Spot UV is a technique that instantly adds a sense of perceived quality to any print job, raising the value and helping to catch and keep the attention of its ultimate audience.
If you’ve done any sort of printing in the past decade, you’ve probably heard the term “spot UV” at some point. But what, exactly, is spot UV, how does it work, and when should it be used?
First, spot UV is a coating process, rather than printing in the most literal sense. It is the application of a high-gloss coating to a piece that is then cured using ultraviolet light. Originally, UV coatings were applied to an entire piece to give it a finished look — which is still an option today — but today’s technologies allow for very precise application of the coatings, which means it can be applied only to very specific areas of a printed piece.
A spot UV coating can be applied to a printed piece directly over the inks, enhancing a printed item, or it can be applied directly to a substrate to create a raised, glossy effect that resembles embossing. It is a great way to add a lot of value and perceived quality to any application, and because spot UV tends to be a relatively inexpensive process, it can be budget friendly as well.

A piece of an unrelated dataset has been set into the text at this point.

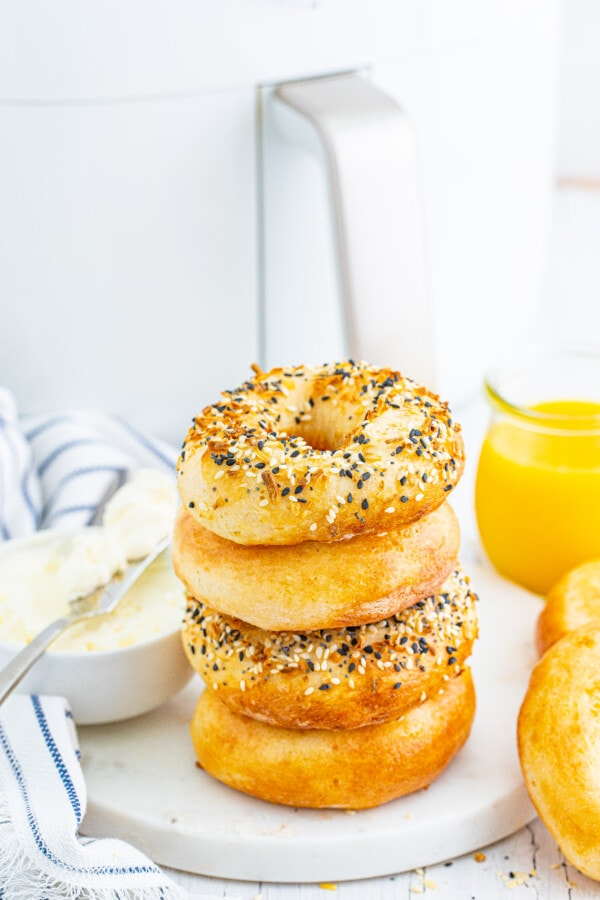 bagel in air fryer stacked up - plain and everything flavor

The uses for spot UV are as endless as the creative people putting together unique designs. A few examples include:
- Business Cards
- Book Covers
One thing to note is that spot UV does better on heavier stocks, such as card stock, or heavier weights of papers. It can be used on thinner substrates, but it likely won’t work great on the very thin stocks, such as newsprint.
To apply spot UV to a project, an additional layer is added to a print file, known as a mask. This layer defines exactly where the UV coating will be placed as it runs through the printing press — it is often done in-line along with the printing, so both the ink and the coating are applied at the same time, in sequence as the substrate moves through the press. The mask layer in the design file is fed into the software that tells the press how much of each ink colour is needed and which areas to place it in to achieve the desired image. Today’s software is advanced enough to be able to place both ink and coating with near microscopic precision, allowing pieces to have everything from a glossy brand name that stands out against a matte finish, or a raised design that calls attention to a specific area of a piece, for example.
Spot UV is a more budget friendly process than some other high-end finishing techniques, and because today’s UV coatings are environmentally friendly, it is also a sustainable way to add value as well. If you haven’t considered spot UV for your projects, it is worth taking a look at and asking your printer for samples before you start designing your next project.